**WHAT YOU HAVE TO DO**
Return the data below exactly, stopping after the line with "common name: domestic cattle".

**RECORD EXTRACTS**
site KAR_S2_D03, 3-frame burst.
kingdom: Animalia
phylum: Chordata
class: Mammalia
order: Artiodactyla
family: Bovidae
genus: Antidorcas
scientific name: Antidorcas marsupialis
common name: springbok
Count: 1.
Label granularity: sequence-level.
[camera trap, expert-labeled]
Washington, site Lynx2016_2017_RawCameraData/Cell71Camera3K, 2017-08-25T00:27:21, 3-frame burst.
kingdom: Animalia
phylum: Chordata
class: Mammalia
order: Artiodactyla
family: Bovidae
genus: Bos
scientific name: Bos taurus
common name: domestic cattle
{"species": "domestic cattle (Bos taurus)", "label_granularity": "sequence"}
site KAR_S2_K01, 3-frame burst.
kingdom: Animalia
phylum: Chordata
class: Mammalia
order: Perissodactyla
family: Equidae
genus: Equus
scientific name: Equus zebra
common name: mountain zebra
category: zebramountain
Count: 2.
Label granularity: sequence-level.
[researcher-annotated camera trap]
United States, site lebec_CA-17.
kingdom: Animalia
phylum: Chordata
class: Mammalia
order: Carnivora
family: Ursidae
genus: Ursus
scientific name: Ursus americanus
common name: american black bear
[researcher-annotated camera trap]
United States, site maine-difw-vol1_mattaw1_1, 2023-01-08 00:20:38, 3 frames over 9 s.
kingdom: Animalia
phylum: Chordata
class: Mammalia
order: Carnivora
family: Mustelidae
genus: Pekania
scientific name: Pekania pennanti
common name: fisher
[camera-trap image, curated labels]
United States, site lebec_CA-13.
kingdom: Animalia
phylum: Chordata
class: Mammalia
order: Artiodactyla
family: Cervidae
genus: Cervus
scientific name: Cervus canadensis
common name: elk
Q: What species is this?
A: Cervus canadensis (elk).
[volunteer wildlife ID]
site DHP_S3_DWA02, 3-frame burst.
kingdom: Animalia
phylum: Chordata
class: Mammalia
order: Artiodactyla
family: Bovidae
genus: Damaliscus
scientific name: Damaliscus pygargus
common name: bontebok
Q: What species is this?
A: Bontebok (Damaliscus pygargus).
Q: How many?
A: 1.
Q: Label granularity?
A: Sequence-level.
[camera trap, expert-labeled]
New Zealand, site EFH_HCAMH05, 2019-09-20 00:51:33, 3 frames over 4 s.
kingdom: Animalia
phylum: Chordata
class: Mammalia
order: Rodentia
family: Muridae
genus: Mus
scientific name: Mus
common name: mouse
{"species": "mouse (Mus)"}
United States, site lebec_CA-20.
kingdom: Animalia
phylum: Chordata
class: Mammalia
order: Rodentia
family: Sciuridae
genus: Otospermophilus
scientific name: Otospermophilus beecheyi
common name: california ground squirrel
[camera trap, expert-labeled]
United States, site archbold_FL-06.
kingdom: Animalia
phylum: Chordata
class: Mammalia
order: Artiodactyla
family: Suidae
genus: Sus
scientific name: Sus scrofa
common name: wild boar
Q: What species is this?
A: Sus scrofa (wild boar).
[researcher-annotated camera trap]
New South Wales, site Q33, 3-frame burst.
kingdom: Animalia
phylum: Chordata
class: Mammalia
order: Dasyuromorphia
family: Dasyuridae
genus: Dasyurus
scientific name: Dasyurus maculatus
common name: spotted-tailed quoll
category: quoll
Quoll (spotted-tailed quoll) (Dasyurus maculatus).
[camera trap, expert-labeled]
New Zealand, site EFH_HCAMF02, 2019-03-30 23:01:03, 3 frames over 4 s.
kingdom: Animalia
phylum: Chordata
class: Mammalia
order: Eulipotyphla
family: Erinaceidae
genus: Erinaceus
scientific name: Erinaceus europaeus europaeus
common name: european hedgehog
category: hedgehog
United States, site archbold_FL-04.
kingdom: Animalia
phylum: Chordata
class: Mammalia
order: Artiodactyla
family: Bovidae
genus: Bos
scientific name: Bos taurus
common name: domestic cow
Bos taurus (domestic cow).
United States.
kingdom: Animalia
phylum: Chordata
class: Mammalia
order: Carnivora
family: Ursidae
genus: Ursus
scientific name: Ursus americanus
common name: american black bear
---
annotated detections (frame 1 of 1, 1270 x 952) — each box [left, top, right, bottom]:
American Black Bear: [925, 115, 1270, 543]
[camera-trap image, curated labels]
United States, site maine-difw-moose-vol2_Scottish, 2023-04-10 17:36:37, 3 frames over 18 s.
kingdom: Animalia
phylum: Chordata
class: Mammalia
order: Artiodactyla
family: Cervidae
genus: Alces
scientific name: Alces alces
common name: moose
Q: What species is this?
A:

**OUTPUT OF THE EXERCISE**
site KAR_S2_D03, 3-frame burst.
kingdom: Animalia
phylum: Chordata
class: Mammalia
order: Artiodactyla
family: Bovidae
genus: Antidorcas
scientific name: Antidorcas marsupialis
common name: springbok
Count: 1.
Label granularity: sequence-level.
[camera trap, expert-labeled]
Washington, site Lynx2016_2017_RawCameraData/Cell71Camera3K, 2017-08-25T00:27:21, 3-frame burst.
kingdom: Animalia
phylum: Chordata
class: Mammalia
order: Artiodactyla
family: Bovidae
genus: Bos
scientific name: Bos taurus
common name: domestic cattle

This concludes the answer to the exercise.